La censure digitale en Chine : un coup dur pour les applications de rencontres LGBTQ+
La Chine est connue pour son système de censure implacable, souvent désigné sous le nom de “Grand Firewall”. Ce dispositif bloque l’accès à de nombreux services et sites web, mais il ne s’arrête pas là. Récemment, ce système s’est manifesté dans les boutiques d’applications, y compris celle d’Apple, qui a dû retirer deux applications de sa plateforme.
Qu’est-ce qui s’est passé ?
Les applications Blued et Finka, toutes deux destinées à la communauté LGBTQ+, viennent de disparaître de l’App Store en Chine. Ces applications étaient parmi les plus populaires dans le pays. Selon Apple, cette décision a été dictée par le Centre de l’information sur le réseau internet de Chine, connu sous le nom d’Administration du cyberespace. En réponse à Wired, Apple a déclaré :
“Nous respectons les lois des pays dans lesquels nous opérons. Conformément à l’ordre de l’Administration du cyberespace de Chine, nous avons supprimé ces deux applications de la boutique chinoise.”
Une situation récurrente
Ce n’est pas la première fois qu’Apple se plie aux exigences de Pékin. L’année dernière, des applications telles que WhatsApp et Telegram avaient également été retirées de l’App Store, citant des “motifs de sécurité nationale”. Encore une fois, Apple a avancé le même argument : respecter les lois locales.

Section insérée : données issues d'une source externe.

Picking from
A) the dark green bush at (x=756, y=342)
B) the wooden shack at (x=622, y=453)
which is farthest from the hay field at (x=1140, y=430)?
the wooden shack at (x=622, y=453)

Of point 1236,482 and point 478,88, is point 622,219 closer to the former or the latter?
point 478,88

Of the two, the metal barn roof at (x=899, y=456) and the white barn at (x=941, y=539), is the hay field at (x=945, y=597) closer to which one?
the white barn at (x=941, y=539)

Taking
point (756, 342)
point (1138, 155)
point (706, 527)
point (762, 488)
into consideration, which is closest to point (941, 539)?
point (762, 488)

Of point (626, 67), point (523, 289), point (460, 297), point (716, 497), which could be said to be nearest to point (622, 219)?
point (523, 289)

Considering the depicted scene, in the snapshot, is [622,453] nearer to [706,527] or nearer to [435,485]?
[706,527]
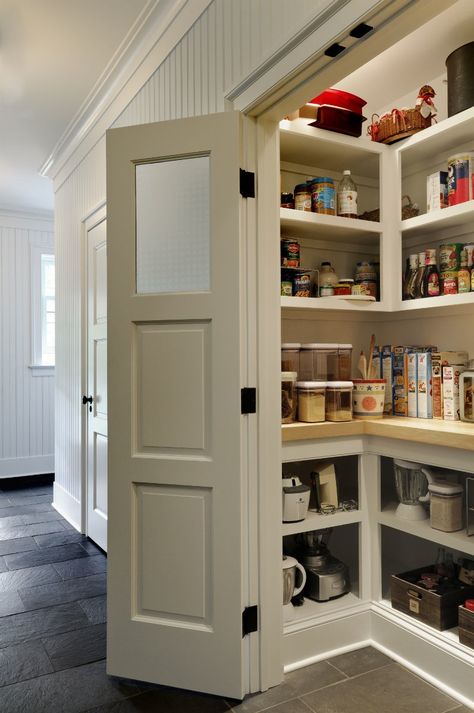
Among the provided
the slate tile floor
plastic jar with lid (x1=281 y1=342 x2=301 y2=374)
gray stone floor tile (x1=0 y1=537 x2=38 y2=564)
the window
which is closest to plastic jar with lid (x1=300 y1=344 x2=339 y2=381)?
plastic jar with lid (x1=281 y1=342 x2=301 y2=374)

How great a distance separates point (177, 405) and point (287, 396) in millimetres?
491

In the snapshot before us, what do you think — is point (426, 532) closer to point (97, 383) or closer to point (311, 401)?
point (311, 401)

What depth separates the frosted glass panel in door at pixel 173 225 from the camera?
6.38 ft

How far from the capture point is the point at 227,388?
188 centimetres

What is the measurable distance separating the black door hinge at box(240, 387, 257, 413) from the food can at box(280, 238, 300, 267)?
64 centimetres

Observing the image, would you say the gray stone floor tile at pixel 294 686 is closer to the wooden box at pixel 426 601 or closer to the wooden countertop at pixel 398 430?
the wooden box at pixel 426 601

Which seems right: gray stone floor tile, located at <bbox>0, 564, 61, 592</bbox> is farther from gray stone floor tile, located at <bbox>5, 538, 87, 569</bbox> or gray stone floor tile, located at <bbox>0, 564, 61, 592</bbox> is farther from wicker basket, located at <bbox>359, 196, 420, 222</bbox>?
wicker basket, located at <bbox>359, 196, 420, 222</bbox>

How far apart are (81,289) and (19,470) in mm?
2439

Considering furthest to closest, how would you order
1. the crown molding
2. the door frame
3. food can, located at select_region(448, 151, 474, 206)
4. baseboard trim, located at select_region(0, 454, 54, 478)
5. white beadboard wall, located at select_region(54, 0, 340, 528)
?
baseboard trim, located at select_region(0, 454, 54, 478) < the door frame < the crown molding < food can, located at select_region(448, 151, 474, 206) < white beadboard wall, located at select_region(54, 0, 340, 528)

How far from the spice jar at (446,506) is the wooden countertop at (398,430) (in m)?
0.18

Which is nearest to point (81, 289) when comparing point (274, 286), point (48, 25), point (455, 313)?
point (48, 25)

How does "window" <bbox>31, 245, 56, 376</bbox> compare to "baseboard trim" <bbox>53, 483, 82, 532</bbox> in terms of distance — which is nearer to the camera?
"baseboard trim" <bbox>53, 483, 82, 532</bbox>

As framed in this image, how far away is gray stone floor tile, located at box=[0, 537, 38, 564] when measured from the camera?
3.48 metres

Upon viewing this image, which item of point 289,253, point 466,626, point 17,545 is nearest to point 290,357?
point 289,253
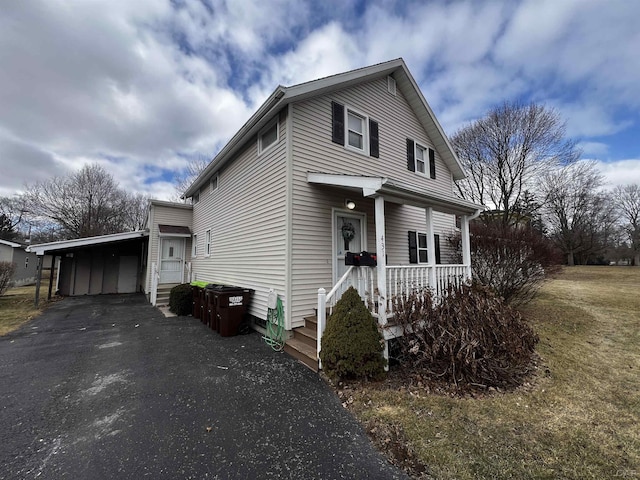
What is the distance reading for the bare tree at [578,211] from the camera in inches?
844

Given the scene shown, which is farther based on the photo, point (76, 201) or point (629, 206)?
point (629, 206)

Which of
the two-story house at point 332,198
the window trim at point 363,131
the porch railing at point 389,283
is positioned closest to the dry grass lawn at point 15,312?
the two-story house at point 332,198

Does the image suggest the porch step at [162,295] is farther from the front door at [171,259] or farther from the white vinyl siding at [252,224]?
the white vinyl siding at [252,224]

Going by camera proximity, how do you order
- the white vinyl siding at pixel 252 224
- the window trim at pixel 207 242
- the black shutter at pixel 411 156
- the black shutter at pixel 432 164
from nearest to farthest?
the white vinyl siding at pixel 252 224, the black shutter at pixel 411 156, the black shutter at pixel 432 164, the window trim at pixel 207 242

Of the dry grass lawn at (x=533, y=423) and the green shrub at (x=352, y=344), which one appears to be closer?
the dry grass lawn at (x=533, y=423)

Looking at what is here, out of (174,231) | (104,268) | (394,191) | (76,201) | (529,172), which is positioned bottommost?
(104,268)

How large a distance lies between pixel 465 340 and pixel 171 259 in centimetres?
1275

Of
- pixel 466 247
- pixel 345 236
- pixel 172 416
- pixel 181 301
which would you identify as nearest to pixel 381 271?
pixel 345 236

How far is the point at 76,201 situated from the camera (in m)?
26.0

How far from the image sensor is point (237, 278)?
803 centimetres

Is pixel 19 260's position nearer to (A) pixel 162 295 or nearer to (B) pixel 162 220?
(B) pixel 162 220

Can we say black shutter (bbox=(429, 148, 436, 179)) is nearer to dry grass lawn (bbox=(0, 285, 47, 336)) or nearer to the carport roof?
the carport roof

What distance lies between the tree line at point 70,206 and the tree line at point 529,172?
99.5 feet

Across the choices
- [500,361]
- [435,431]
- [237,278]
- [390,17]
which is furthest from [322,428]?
[390,17]
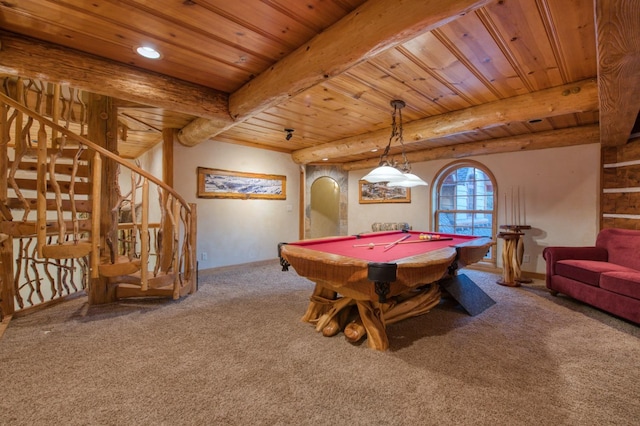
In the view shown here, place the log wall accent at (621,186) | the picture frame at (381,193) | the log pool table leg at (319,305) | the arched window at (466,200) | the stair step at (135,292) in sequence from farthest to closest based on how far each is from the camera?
the picture frame at (381,193) → the arched window at (466,200) → the log wall accent at (621,186) → the stair step at (135,292) → the log pool table leg at (319,305)

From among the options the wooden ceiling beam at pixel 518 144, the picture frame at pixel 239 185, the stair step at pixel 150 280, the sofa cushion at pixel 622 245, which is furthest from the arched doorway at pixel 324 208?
the sofa cushion at pixel 622 245

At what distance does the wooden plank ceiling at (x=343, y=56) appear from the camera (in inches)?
65.7

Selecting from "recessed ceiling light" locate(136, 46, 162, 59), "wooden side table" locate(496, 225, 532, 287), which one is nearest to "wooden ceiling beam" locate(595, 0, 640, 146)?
"wooden side table" locate(496, 225, 532, 287)

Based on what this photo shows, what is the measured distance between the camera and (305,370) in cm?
190

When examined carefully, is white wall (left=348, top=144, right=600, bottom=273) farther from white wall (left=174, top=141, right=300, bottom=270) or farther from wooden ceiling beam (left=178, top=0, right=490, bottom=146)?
wooden ceiling beam (left=178, top=0, right=490, bottom=146)

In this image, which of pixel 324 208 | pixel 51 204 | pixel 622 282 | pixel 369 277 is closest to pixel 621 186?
pixel 622 282

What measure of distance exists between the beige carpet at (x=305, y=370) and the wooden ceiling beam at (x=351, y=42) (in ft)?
6.75

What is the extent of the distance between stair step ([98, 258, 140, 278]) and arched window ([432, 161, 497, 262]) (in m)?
4.91

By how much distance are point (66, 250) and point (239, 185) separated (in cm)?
283

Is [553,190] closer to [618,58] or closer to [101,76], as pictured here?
[618,58]

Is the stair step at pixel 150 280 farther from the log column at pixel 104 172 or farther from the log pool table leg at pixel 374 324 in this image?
the log pool table leg at pixel 374 324

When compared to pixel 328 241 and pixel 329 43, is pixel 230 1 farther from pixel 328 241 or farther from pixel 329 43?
pixel 328 241

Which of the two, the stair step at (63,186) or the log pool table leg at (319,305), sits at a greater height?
the stair step at (63,186)

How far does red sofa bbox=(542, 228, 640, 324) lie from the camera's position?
266cm
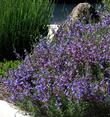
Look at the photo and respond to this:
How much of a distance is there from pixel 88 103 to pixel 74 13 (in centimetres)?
294

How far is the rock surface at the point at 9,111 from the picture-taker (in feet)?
15.7

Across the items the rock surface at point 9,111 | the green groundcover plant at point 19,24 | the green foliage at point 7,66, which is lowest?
the rock surface at point 9,111

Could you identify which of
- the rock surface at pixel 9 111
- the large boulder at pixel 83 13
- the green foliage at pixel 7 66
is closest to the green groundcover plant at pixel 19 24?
the large boulder at pixel 83 13

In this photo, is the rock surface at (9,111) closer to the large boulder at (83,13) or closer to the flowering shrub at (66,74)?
the flowering shrub at (66,74)

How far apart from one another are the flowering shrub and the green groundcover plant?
1.55 meters

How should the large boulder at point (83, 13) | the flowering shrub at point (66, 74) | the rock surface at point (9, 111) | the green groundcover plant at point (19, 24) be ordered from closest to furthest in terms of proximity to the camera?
the flowering shrub at point (66, 74) < the rock surface at point (9, 111) < the green groundcover plant at point (19, 24) < the large boulder at point (83, 13)

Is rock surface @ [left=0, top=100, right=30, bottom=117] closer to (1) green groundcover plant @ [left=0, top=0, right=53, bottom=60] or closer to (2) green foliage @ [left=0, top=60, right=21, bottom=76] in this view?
(2) green foliage @ [left=0, top=60, right=21, bottom=76]

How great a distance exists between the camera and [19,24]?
6.90 metres

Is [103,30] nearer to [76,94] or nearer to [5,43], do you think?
[76,94]

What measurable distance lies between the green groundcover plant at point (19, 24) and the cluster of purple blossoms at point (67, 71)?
5.09 ft

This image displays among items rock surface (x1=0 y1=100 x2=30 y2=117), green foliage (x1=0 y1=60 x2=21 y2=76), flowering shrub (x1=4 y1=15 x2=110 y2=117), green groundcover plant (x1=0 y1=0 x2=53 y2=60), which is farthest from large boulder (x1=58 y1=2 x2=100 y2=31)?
rock surface (x1=0 y1=100 x2=30 y2=117)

Un impact significatif sur la communauté LGTBQ+
Le retrait de Blued et Finka est particulièrement sensible. En 2022, l’application Grindr avait déjà été supprimée lors des Jeux olympiques d’hiver, après une demande des autorités. Cette tendance à bloquer des applications dédiées à la communauté LGBTQ+ soulève des préoccupations sur la liberté d’expression et l’accès à des espaces de rencontre sûrs.
La homosexualité en Chine : un contexte délicat
Jusqu’en 1997, l’homosexualité était considérée comme un crime en Chine, et jusqu’en 2001, comme un trouble mental. Bien qu’il n’y ait plus de lois pénalisant l’homosexualité, le climat reste hostile. Le mariage entre personnes de même sexe n’est pas reconnu, les couples homosexuels ne peuvent pas adopter et des pratiques telles que la thérapie de conversion sont encore légales. De plus, aucune législation ne protège contre la discrimination fondée sur l’orientation sexuelle.
La censure sur les contenus LGBTQ+
Les régulateurs chinois considèrent la homosexualité comme un contenu interdit. De nombreuses productions cinématographiques ont été modifiées pour effacer toute référence à la diversité sexuelle. Un exemple marquant a été l’édition du film Lightyear, où une scène de baiser entre deux femmes a été supprimée. Plus récemment, un film a intégré l’intelligence artificielle pour transformer une relation homosexuelle en une relation hétérosexuelle.
Conclusion
La censure en Chine continue d’entraver les droits de la communauté LGBTQ+. Le retrait de Blued et Finka de l’App Store n’est qu’un reflet de la lutte persistante pour la reconnaissance et la liberté d’expression. Alors que les sociétés technologiques, comme Apple, se plient aux exigences gouvernementales, la question de la représentation et des droits des minorités sur le terrain numérique reste un défi crucial.